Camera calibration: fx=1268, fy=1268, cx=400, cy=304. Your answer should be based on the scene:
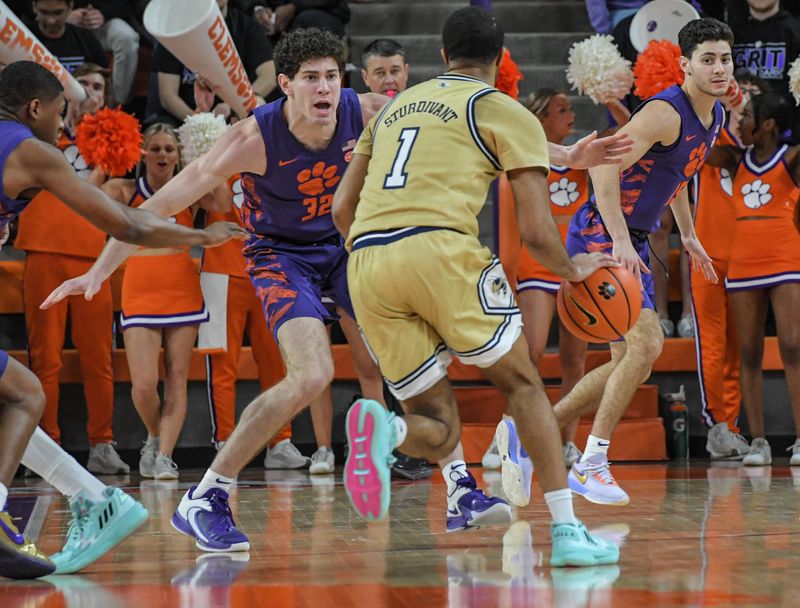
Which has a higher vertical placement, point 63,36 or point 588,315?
point 63,36

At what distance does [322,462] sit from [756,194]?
11.0 ft

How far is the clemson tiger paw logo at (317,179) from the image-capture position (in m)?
5.20

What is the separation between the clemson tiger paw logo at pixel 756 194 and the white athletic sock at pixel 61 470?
5.27 meters

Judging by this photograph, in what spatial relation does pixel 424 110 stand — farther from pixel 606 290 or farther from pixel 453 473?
pixel 453 473

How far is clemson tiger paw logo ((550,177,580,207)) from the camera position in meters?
8.32

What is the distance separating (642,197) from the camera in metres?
6.14

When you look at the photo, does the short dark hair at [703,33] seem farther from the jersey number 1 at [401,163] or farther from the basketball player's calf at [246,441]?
the basketball player's calf at [246,441]

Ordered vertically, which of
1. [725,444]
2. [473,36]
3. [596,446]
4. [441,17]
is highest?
[441,17]

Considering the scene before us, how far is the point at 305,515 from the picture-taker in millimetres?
5891

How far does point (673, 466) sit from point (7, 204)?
5039 millimetres

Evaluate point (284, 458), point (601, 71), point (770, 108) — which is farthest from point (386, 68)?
point (284, 458)

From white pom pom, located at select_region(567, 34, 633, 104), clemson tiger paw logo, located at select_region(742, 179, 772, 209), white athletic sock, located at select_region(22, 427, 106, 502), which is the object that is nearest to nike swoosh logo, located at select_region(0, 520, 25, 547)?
white athletic sock, located at select_region(22, 427, 106, 502)

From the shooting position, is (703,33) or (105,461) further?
(105,461)

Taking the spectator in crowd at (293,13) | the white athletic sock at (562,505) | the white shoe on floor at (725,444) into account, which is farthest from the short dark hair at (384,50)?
the white athletic sock at (562,505)
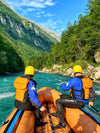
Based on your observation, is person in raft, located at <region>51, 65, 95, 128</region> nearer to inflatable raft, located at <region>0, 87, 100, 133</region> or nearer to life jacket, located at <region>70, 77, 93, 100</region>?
life jacket, located at <region>70, 77, 93, 100</region>

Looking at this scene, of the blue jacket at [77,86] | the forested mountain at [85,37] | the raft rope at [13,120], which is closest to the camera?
the raft rope at [13,120]

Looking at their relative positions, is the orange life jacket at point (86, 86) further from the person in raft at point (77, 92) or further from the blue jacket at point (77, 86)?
the blue jacket at point (77, 86)

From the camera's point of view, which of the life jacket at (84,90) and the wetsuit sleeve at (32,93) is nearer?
the wetsuit sleeve at (32,93)

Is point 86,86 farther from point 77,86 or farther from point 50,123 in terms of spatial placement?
point 50,123

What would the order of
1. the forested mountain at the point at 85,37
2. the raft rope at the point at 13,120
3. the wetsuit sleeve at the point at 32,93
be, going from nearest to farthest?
the raft rope at the point at 13,120 → the wetsuit sleeve at the point at 32,93 → the forested mountain at the point at 85,37

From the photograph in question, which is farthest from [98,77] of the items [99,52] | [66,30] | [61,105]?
[66,30]

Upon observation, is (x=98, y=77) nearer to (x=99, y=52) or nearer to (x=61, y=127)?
(x=99, y=52)

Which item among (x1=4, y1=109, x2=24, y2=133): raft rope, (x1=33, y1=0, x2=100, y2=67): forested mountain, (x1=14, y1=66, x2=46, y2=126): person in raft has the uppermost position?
(x1=33, y1=0, x2=100, y2=67): forested mountain

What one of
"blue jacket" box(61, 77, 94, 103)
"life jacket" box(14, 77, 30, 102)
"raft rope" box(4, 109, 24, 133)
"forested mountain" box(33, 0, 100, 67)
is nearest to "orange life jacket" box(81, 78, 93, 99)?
"blue jacket" box(61, 77, 94, 103)

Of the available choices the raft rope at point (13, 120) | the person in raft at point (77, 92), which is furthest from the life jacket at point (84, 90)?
the raft rope at point (13, 120)

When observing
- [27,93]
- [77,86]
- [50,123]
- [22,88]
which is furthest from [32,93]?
[50,123]

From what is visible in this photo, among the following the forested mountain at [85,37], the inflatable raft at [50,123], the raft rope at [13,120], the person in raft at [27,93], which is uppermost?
the forested mountain at [85,37]

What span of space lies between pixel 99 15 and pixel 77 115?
2549 cm

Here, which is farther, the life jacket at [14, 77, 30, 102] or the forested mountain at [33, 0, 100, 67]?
the forested mountain at [33, 0, 100, 67]
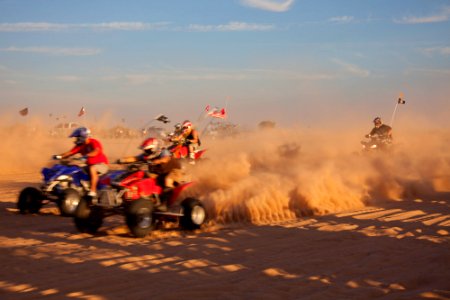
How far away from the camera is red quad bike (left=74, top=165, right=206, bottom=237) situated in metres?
9.96

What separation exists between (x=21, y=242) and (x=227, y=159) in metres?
8.32

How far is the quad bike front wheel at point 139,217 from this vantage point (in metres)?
9.83

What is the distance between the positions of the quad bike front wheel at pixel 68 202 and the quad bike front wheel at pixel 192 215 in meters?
2.66

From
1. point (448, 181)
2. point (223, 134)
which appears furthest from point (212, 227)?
point (223, 134)

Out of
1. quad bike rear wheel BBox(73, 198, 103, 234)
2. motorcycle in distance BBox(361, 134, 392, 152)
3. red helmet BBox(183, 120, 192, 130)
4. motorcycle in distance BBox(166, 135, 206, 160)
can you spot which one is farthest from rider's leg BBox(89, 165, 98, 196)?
motorcycle in distance BBox(361, 134, 392, 152)

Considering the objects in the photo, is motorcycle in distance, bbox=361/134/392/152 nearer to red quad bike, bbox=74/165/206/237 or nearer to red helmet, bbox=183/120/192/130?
red helmet, bbox=183/120/192/130

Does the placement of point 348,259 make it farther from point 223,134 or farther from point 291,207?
point 223,134

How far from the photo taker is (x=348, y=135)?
39938 millimetres

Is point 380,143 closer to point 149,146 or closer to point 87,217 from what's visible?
point 149,146

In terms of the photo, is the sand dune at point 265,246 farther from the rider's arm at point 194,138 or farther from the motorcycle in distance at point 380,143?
the motorcycle in distance at point 380,143

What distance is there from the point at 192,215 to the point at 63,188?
11.9 feet

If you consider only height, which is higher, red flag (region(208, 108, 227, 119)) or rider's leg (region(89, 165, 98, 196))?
red flag (region(208, 108, 227, 119))

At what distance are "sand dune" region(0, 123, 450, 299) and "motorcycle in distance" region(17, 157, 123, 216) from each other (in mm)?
336

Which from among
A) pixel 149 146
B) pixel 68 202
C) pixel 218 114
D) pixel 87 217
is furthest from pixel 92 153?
pixel 218 114
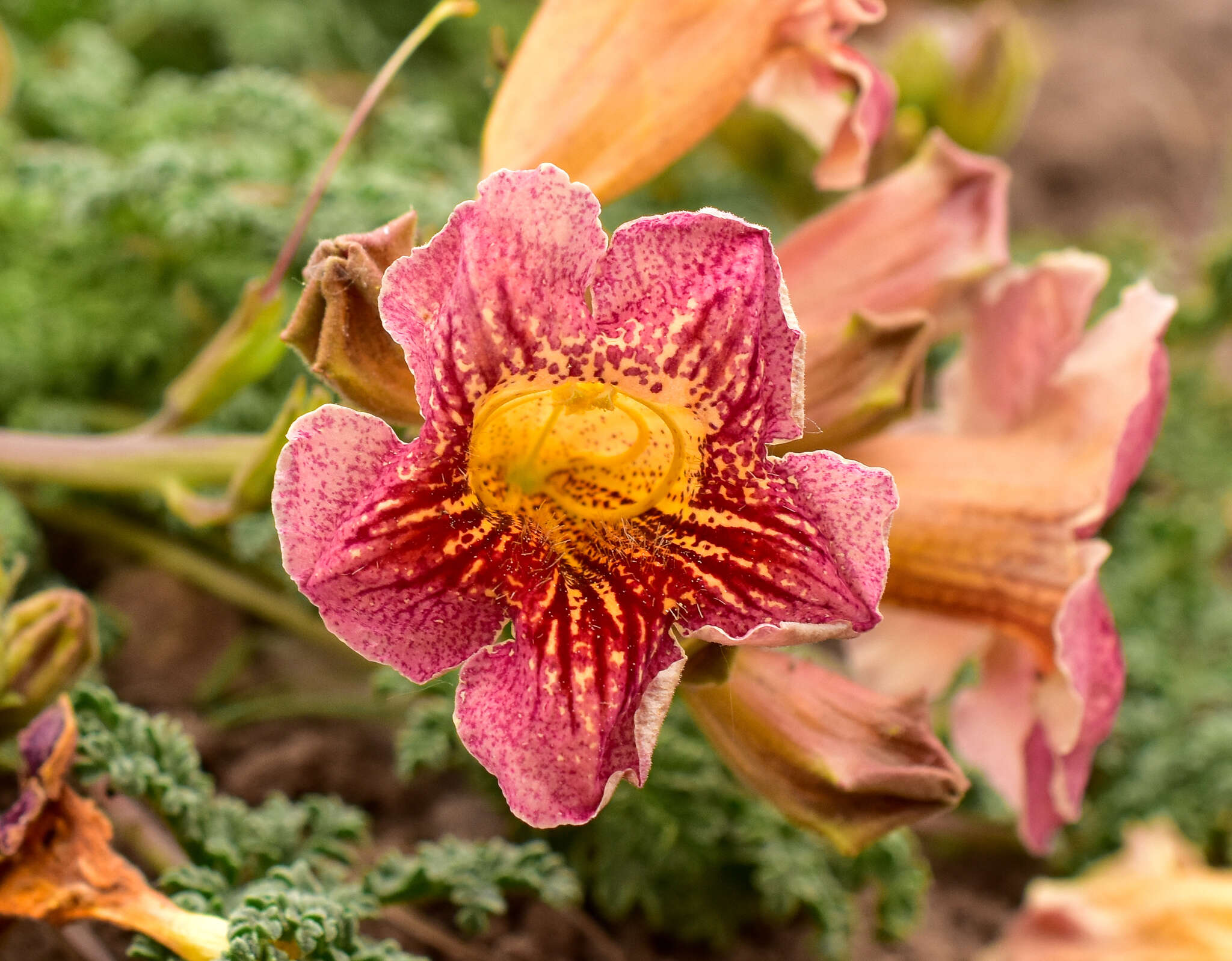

────

* **Task objective**: Which lines above contain the word "short"? Locate each one and copy it out in full.

* **Complete answer**:
When you look at the photo, does the short dark hair at [703,33] seem farther from the jersey number 1 at [401,163] or farther from the basketball player's calf at [246,441]?
Taking the spectator in crowd at (293,13) | the white athletic sock at (562,505) | the white shoe on floor at (725,444) into account, which is farthest from the short dark hair at (384,50)?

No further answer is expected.